*STATED PROBLEM*.
Copy out the rows below word for word, starting at the line that contains "At what distance" and going through the last line of the rows.

———

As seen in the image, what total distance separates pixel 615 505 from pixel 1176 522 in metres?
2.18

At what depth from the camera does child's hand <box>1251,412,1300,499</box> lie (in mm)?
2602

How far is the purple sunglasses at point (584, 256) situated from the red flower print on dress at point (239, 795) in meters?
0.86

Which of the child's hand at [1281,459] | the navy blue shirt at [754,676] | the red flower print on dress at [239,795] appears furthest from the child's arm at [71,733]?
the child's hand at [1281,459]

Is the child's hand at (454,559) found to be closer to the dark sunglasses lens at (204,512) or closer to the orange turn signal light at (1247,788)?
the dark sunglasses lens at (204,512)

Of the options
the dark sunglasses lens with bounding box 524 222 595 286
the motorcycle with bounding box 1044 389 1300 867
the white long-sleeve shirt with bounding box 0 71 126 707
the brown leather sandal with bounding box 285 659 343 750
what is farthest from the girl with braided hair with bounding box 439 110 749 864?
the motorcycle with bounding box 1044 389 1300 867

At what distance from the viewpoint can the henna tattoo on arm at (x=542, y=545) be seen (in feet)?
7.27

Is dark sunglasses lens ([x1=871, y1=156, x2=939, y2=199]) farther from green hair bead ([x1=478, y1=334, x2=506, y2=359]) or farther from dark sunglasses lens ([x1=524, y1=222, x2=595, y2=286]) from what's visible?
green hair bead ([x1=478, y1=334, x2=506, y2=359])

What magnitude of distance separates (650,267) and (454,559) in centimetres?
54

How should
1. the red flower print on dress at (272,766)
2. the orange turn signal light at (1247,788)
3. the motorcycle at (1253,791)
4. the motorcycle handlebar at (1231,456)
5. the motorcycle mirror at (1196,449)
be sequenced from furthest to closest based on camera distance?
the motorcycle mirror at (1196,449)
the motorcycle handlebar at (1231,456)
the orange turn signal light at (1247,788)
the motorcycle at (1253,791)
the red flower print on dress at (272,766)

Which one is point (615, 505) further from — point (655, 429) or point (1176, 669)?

———

*FINAL RESULT*.
At what distance from the viewpoint can the henna tattoo on arm at (x=542, y=545) be seen (in feet)?
7.27

Is dark sunglasses lens ([x1=871, y1=156, x2=939, y2=199]) farther from green hair bead ([x1=478, y1=334, x2=506, y2=359]) or farther from dark sunglasses lens ([x1=524, y1=222, x2=595, y2=286]) from what's visible?
green hair bead ([x1=478, y1=334, x2=506, y2=359])

What magnitude of distance separates (650,267) and (454,559) in centimetres?
54

How should
1. the red flower print on dress at (272,766)
2. the orange turn signal light at (1247,788)
3. the motorcycle at (1253,791)
4. the motorcycle handlebar at (1231,456)
5. the motorcycle mirror at (1196,449)
be sequenced from furthest to closest based on camera distance?
the motorcycle mirror at (1196,449)
the motorcycle handlebar at (1231,456)
the orange turn signal light at (1247,788)
the motorcycle at (1253,791)
the red flower print on dress at (272,766)

Which one is point (615, 505) further from — point (655, 429) or point (1176, 669)?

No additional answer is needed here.